Pero Marín la persiguió. La siguió hasta las inmediaciones de una planta eléctrica ubicada sobre la zona de La Costanera. Ahí, según sostiene la Fiscalía, aceleró el automóvil y le cerró el paso deliberadamente. Gemma perdió el control de la moto y cayó sobre la banquina.
Cuando Gemma estaba en el suelo, Marín bajó del vehículo y la atacó con un elemento cortopunzante. La herida que le provocó fue en el cuello y era incompatible con la vida. El fiscal Grassi confirmó que la mujer falleció en el lugar, sin posibilidad de ser trasladada con vida a un hospital.
El testigo que quedó frente al arma
Uno de los testimonios más impactantes del expediente es el del agente penitenciario Rubén Ponce, que pasó por el lugar mientras el ataque se desarrollaba. Al ver un automóvil y una motocicleta detenidos sobre la banquina, creyó inicialmente que se trataba de un accidente de tránsito común. Bajó a ver qué ocurría y, al no encontrar a nadie junto a los vehículos, iluminó la zona con una linterna.
Fue entonces cuando encontró a Gemma tendida en el suelo. Todavía estaba consciente. Levantaba una mano y pedía ayuda desesperadamente.
En ese momento, el agresor advirtió la presencia de Ponce y lo apuntó con un arma de fuego. El agente buscó refugio inmediatamente detrás del automóvil. Instantes después pasó otra motocicleta y Ponce le gritó al conductor que se cubriera porque el atacante estaba armado. Ambos permanecieron ocultos hasta que Marín decidió abandonar la escena y huir a pie, dejando el Volkswagen Gol a pocos metros de la víctima.
Cuando se acercaron hasta donde estaba Gemma, la mujer presentaba una profunda herida en el cuello y perdía una cantidad de sangre que hacía imposible cualquier intervención.

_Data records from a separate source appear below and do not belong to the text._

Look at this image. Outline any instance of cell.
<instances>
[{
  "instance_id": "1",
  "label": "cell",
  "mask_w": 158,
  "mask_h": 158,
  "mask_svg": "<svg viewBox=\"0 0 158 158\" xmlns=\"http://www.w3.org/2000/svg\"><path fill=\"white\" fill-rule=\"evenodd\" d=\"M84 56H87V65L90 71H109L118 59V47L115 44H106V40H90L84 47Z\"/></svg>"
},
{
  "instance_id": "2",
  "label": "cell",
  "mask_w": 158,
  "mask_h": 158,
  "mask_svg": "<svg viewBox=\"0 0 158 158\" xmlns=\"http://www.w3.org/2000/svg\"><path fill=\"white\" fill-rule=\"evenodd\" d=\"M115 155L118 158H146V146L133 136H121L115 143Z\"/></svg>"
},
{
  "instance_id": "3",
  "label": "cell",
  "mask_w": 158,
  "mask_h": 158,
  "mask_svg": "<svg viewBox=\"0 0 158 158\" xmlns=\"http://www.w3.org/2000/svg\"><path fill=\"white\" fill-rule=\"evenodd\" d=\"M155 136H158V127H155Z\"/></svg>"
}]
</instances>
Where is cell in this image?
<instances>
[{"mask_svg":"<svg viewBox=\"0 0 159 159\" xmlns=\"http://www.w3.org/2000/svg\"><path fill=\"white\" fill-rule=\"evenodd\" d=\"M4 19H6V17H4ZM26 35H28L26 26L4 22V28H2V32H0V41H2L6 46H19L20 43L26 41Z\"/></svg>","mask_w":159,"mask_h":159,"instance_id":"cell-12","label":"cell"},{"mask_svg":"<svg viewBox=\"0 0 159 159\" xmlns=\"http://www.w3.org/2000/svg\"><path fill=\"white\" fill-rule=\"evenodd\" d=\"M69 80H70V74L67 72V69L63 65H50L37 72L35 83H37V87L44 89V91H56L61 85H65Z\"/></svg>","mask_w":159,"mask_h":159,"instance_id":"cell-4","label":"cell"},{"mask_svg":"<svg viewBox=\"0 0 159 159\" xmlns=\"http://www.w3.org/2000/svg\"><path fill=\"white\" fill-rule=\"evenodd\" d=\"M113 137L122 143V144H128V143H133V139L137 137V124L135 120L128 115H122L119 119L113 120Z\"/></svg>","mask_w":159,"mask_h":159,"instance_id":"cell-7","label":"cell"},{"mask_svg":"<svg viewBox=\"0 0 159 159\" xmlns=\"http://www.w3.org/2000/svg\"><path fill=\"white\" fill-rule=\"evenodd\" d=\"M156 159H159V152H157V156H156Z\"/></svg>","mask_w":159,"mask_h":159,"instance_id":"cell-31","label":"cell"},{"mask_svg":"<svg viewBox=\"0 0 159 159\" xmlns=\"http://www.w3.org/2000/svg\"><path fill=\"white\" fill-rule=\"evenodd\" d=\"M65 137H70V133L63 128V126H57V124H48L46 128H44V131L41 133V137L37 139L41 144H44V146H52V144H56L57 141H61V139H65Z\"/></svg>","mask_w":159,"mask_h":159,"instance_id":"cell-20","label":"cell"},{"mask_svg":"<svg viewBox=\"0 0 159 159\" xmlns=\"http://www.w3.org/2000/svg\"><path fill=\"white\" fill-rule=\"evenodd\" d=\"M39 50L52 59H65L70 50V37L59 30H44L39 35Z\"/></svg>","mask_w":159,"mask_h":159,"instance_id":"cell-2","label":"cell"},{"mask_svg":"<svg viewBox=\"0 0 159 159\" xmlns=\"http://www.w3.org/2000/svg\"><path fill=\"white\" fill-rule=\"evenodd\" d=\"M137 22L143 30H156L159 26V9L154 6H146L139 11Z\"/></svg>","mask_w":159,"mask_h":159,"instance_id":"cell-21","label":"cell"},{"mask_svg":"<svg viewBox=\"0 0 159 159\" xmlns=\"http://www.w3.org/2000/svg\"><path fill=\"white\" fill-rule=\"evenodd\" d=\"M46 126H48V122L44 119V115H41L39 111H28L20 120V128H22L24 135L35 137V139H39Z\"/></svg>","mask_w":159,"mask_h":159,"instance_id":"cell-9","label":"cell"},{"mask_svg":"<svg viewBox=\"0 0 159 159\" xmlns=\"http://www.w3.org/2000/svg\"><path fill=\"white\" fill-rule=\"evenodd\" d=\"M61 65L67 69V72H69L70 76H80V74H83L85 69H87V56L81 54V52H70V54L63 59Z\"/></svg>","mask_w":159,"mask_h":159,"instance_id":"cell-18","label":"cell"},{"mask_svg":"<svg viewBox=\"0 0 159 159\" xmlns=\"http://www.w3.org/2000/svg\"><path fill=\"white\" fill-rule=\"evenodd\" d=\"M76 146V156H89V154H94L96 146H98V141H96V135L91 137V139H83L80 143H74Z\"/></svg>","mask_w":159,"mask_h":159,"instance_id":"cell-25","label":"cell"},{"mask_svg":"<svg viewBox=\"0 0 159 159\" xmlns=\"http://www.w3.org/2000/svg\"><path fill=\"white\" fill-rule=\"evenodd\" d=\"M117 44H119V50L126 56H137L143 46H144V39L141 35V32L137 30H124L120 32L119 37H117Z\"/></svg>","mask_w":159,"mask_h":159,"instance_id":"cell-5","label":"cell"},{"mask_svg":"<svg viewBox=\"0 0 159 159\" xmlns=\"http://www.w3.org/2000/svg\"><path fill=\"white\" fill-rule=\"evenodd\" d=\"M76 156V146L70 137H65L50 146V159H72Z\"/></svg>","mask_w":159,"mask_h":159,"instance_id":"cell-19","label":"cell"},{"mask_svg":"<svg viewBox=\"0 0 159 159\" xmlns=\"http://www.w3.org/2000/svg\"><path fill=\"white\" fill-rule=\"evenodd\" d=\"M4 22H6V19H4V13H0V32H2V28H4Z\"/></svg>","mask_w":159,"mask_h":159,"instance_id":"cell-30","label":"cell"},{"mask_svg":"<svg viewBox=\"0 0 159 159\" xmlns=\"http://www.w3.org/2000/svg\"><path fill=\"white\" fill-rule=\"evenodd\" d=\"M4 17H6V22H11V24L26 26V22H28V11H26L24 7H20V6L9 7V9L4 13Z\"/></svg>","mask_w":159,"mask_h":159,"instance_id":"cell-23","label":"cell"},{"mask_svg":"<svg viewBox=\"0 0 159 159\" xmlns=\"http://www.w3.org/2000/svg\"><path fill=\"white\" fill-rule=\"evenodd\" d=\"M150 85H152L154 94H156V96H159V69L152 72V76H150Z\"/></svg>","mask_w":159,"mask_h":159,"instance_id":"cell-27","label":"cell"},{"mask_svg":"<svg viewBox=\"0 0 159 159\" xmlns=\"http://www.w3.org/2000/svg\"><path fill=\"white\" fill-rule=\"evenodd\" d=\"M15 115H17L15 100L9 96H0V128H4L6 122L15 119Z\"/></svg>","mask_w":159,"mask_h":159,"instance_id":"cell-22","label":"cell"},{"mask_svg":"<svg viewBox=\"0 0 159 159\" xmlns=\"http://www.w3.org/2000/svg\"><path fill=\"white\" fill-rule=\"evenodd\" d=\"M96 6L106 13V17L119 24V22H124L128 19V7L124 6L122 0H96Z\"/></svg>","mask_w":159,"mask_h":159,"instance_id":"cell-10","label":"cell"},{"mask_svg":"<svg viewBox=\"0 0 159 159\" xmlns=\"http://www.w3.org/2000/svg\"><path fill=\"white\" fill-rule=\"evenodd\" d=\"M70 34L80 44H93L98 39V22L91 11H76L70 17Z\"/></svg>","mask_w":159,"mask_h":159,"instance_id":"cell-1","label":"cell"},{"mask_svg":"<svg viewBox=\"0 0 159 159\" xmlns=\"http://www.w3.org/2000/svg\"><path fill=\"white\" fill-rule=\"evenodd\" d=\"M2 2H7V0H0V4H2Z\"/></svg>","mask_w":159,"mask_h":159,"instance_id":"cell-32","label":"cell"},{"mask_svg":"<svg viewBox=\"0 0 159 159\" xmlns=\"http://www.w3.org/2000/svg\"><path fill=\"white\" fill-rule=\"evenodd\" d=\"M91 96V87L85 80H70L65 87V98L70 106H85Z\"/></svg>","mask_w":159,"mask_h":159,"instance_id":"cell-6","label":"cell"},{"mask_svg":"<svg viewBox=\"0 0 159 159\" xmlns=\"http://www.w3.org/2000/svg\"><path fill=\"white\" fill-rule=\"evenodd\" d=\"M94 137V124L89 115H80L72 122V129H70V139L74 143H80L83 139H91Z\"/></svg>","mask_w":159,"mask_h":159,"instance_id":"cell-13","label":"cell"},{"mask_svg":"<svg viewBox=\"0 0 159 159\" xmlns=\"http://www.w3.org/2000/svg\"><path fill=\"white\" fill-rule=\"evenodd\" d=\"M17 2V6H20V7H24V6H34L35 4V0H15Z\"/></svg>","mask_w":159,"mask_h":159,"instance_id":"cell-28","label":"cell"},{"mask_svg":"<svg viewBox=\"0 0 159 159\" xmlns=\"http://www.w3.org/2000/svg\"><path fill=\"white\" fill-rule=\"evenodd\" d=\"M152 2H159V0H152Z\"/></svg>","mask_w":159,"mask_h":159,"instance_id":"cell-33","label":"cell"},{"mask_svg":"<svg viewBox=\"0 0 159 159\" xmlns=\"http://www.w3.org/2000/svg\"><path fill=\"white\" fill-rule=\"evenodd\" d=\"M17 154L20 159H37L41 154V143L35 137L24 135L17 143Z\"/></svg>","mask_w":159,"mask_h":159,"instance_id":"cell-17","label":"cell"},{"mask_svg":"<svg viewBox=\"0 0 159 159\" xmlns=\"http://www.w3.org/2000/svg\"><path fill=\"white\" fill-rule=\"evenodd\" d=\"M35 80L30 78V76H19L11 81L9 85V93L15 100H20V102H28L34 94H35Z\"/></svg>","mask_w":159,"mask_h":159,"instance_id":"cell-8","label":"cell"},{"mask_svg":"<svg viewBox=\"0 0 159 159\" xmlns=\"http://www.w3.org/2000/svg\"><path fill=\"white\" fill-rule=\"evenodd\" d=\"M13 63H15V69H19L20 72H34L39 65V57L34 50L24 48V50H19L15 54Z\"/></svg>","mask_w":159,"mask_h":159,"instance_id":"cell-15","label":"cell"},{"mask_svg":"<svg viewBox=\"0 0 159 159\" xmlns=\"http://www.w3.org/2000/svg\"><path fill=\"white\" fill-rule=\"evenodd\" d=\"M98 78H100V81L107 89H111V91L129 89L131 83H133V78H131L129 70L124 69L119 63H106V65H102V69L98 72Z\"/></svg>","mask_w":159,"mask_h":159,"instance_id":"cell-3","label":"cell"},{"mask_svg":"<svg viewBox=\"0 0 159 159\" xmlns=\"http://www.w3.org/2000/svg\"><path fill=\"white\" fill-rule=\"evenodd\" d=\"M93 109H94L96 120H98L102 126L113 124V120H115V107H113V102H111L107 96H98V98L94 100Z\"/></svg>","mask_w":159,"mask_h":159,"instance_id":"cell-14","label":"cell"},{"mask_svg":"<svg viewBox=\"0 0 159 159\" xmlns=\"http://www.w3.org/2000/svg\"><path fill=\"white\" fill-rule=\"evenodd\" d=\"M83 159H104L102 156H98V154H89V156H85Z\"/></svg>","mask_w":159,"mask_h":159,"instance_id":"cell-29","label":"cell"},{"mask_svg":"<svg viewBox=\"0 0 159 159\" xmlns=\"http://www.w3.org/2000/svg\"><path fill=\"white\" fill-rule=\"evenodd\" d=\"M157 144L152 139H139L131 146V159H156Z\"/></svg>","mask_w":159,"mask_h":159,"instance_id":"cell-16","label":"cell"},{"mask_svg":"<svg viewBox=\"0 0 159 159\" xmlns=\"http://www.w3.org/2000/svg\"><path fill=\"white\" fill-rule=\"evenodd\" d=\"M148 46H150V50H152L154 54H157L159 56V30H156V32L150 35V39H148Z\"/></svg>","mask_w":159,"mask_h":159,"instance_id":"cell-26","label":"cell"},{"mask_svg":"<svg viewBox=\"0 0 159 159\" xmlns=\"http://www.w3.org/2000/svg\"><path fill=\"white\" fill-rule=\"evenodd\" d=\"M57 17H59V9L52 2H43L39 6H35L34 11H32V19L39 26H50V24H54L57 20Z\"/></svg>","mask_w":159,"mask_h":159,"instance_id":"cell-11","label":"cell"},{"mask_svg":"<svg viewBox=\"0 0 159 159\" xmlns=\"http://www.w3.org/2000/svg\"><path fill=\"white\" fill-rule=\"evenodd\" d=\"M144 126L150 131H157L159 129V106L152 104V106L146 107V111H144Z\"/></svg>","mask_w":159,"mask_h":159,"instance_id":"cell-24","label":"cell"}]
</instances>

Murió en el lugar.
La búsqueda que no para
Desde ese momento, la Policía de San Juan desplegó un operativo de gran magnitud para dar con Marín: drones, efectivos a pie, personal de la Policía Montada y allanamientos simultáneos en viviendas donde podría intentar ocultarse. La Fiscalía advirtió además que cualquier persona que le brinde refugio o facilite su fuga podrá ser investigada por el delito de encubrimiento.
Al cierre de esta nota, Matías Exequiel Marín continuaba prófugo. Gemma Álvarez, que salió a trabajar un jueves por la mañana, no volvió. Su hija de 11 años quedó sin madre.